OBJECTIVE: 'Environmental' factors associated with colorectal cancer (CRC) risk include modifiable and non-modifiable variables. Whether those with different non-modifiable baseline risks will benefit similarly from reducing their modifiable CRC risks remains unclear.

DESIGN: Using 7945 cases and 8893 controls from 11 population-based studies, we combined 17 risk factors to characterise the overall environmental predisposition to CRC (environmental risk score (E-score)). We estimated the absolute risks (ARs) of CRC of 10 and 30 years across E-score using incidence-rate data from the Surveillance, Epidemiology, and End Results programme. We then combined the modifiable risk factors and estimated ARs across the modifiable risk score, stratified by non-modifiable risk profile based on genetic predisposition, family history and height.
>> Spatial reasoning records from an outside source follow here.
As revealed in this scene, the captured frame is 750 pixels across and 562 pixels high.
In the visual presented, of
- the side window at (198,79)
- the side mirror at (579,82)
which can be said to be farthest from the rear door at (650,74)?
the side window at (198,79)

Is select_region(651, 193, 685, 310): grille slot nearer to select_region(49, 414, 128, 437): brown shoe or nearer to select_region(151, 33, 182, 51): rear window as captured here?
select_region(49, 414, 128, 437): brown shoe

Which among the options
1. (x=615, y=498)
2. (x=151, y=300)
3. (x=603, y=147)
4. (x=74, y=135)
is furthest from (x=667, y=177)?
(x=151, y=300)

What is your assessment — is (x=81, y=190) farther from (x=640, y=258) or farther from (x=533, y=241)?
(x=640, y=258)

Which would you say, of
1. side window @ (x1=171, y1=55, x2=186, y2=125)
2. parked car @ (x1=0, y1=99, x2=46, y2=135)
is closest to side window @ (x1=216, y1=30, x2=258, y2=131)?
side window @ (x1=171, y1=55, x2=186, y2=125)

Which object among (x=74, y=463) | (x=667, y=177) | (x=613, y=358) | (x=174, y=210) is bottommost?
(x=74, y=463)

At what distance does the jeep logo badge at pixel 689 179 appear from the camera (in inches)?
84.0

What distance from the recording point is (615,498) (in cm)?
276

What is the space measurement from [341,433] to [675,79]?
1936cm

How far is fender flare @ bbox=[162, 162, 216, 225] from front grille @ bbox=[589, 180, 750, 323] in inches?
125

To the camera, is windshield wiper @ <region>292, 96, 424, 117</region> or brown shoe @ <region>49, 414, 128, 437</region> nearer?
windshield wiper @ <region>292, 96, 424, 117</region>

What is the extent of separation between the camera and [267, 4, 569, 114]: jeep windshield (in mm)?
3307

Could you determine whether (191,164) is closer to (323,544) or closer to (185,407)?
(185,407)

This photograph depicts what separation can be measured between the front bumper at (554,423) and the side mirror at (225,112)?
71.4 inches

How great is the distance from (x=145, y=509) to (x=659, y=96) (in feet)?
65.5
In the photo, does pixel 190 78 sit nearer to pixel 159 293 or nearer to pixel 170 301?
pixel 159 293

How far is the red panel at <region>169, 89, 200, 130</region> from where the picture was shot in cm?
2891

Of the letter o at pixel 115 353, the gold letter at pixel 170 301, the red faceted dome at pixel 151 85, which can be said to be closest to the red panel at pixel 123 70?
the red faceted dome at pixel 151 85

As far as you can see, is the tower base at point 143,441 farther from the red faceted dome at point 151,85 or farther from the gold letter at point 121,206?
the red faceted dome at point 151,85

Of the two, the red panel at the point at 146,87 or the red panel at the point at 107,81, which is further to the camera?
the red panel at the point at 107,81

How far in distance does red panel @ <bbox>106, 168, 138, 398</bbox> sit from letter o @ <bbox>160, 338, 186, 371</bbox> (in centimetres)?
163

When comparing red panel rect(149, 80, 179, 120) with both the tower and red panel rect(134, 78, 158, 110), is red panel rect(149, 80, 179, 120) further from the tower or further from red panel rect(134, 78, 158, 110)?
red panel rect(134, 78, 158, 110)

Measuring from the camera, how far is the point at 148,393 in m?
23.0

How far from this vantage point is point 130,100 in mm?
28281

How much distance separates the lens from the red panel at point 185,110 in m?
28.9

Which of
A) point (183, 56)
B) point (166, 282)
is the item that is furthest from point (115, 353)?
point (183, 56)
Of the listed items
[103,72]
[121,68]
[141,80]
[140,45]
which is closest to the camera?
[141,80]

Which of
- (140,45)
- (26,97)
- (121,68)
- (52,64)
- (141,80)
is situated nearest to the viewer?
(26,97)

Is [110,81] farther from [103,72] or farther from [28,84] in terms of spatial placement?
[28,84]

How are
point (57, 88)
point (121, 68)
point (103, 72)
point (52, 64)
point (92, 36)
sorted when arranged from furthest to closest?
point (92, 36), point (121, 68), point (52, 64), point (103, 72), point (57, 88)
RESULTS: Higher E-score was associated with increased CRC risk (ORquartile, 1.33; 95% CI 1.30 to 1.37). Across E-scores, 30-year ARs of CRC increased from 2.5% in the lowest quartile (Q1) to 5.9% in the highest (Q4) quartile for men, and from 2.1% to 4.5% for women. The modifiable risk score had a stronger association in those with high non-modifiable risk (relative excess risk due to interaction=1.2, 95% CI 0.5 to 1.9). For those in Q4 of non-modifiable risk, a decrease in modifiable risk reduced 30-year ARs from 8.9% to 3.4% for men and from 6.0% to 3.2% for women, a level lower or comparable to the average population risk.

CONCLUSIONS: Changes in modifiable risk factors may result in a substantial decline in CRC risk in both sexes. Those with high inherited risk may reap greater benefit from lifestyle modifications. Our results suggested comprehensive evaluation of environmental factors may facilitate CRC risk stratification.